_GOAL OF THE EXERCISE_
The entries below contain a line with "category: zebraplains" and a line with "content: unidentified animal". Quote exactly those two lines and all lines between them.

------ DATA FOR ANALYSIS

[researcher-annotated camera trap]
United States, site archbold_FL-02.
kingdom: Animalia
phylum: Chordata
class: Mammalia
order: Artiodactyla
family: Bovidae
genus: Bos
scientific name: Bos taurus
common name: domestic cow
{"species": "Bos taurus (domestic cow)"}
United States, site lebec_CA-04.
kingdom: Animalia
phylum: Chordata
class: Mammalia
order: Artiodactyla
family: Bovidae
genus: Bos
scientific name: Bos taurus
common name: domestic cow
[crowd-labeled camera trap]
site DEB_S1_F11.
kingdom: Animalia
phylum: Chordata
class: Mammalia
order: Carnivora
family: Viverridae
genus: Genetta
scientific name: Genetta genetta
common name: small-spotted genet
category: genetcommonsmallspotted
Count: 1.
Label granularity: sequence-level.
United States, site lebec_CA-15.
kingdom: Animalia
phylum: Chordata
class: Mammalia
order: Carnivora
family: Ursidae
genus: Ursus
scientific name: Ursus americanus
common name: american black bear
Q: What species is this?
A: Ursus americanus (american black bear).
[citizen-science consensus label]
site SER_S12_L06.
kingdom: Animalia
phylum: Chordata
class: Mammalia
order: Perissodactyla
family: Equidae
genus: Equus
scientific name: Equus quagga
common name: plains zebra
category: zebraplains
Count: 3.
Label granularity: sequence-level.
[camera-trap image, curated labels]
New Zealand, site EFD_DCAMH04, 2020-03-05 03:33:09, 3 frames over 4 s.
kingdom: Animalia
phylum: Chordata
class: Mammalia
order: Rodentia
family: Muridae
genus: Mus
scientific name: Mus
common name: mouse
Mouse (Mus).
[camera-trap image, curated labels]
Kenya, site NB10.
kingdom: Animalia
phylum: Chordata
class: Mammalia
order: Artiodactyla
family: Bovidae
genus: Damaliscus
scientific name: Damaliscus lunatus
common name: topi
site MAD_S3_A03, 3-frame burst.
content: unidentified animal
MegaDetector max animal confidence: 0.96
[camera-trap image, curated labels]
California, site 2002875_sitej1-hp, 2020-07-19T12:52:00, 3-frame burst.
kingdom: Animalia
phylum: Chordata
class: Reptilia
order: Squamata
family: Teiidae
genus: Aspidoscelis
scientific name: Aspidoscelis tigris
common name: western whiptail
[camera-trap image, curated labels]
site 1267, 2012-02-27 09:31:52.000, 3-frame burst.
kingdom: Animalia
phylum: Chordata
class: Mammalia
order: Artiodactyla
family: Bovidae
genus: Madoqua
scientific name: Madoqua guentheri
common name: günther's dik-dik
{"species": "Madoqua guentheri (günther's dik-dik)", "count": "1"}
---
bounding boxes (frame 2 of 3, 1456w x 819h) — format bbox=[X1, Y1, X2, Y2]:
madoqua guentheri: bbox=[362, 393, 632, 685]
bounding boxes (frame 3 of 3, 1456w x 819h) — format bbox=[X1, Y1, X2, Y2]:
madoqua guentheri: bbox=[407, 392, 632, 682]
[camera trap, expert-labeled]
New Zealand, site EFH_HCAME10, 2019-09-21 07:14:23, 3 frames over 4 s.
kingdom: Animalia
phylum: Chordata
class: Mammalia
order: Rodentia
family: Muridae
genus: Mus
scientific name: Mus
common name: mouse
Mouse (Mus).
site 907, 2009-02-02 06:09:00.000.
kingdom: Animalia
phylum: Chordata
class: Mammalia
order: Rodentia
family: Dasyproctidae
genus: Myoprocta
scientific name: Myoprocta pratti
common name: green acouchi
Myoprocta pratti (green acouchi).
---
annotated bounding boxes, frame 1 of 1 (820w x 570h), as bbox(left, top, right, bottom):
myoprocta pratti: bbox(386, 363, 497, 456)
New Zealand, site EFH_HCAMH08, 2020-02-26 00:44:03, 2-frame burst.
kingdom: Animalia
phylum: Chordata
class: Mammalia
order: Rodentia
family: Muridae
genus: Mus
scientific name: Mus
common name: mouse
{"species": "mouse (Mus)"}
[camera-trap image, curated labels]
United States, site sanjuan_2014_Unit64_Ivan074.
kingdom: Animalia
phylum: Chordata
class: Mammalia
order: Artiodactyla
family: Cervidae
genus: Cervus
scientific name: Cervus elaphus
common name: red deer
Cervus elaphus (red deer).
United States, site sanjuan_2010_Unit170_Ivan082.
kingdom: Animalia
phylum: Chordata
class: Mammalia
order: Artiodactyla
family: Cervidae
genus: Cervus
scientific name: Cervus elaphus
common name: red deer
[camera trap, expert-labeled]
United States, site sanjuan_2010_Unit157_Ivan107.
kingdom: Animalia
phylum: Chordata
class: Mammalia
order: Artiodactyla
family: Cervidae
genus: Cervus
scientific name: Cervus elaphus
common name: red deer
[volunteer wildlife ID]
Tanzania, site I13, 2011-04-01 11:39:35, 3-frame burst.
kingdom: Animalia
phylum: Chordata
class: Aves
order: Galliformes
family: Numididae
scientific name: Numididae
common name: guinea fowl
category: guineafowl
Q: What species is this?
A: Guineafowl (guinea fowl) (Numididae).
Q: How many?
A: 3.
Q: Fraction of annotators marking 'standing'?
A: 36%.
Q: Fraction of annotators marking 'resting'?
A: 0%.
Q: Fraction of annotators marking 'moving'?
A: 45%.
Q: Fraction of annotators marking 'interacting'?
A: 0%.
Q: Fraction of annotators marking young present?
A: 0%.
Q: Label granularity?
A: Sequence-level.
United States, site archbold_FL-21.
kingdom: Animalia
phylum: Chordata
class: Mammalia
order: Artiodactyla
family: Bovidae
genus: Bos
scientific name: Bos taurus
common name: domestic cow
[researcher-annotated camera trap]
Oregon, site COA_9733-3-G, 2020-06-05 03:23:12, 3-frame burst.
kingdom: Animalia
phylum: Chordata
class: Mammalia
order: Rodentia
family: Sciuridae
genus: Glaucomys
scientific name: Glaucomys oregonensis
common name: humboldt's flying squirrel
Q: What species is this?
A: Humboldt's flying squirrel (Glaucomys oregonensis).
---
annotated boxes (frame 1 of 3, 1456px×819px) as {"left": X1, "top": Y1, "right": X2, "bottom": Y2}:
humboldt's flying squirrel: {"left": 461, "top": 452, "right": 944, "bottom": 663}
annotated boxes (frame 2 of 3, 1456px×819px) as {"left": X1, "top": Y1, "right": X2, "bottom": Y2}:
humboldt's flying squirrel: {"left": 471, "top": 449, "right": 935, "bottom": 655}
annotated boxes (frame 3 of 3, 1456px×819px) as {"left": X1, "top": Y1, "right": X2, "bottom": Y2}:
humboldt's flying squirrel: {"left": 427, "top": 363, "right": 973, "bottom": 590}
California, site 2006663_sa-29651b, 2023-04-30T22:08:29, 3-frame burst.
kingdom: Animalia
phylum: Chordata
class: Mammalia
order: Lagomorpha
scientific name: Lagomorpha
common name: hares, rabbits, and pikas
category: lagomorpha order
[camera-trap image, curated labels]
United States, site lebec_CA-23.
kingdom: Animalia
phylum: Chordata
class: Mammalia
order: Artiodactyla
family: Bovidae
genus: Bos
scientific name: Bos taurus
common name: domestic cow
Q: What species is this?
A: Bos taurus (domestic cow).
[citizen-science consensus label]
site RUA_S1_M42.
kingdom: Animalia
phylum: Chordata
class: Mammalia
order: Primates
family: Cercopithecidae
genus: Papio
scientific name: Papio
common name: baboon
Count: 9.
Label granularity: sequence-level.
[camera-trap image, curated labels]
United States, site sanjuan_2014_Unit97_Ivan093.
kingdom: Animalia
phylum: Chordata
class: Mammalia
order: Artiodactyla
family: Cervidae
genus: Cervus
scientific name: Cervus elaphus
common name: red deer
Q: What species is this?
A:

------------

_RESULT FOR THIS EXERCISE_
category: zebraplains
Count: 3.
Label granularity: sequence-level.
[camera-trap image, curated labels]
New Zealand, site EFD_DCAMH04, 2020-03-05 03:33:09, 3 frames over 4 s.
kingdom: Animalia
phylum: Chordata
class: Mammalia
order: Rodentia
family: Muridae
genus: Mus
scientific name: Mus
common name: mouse
Mouse (Mus).
[camera-trap image, curated labels]
Kenya, site NB10.
kingdom: Animalia
phylum: Chordata
class: Mammalia
order: Artiodactyla
family: Bovidae
genus: Damaliscus
scientific name: Damaliscus lunatus
common name: topi
site MAD_S3_A03, 3-frame burst.
content: unidentified animal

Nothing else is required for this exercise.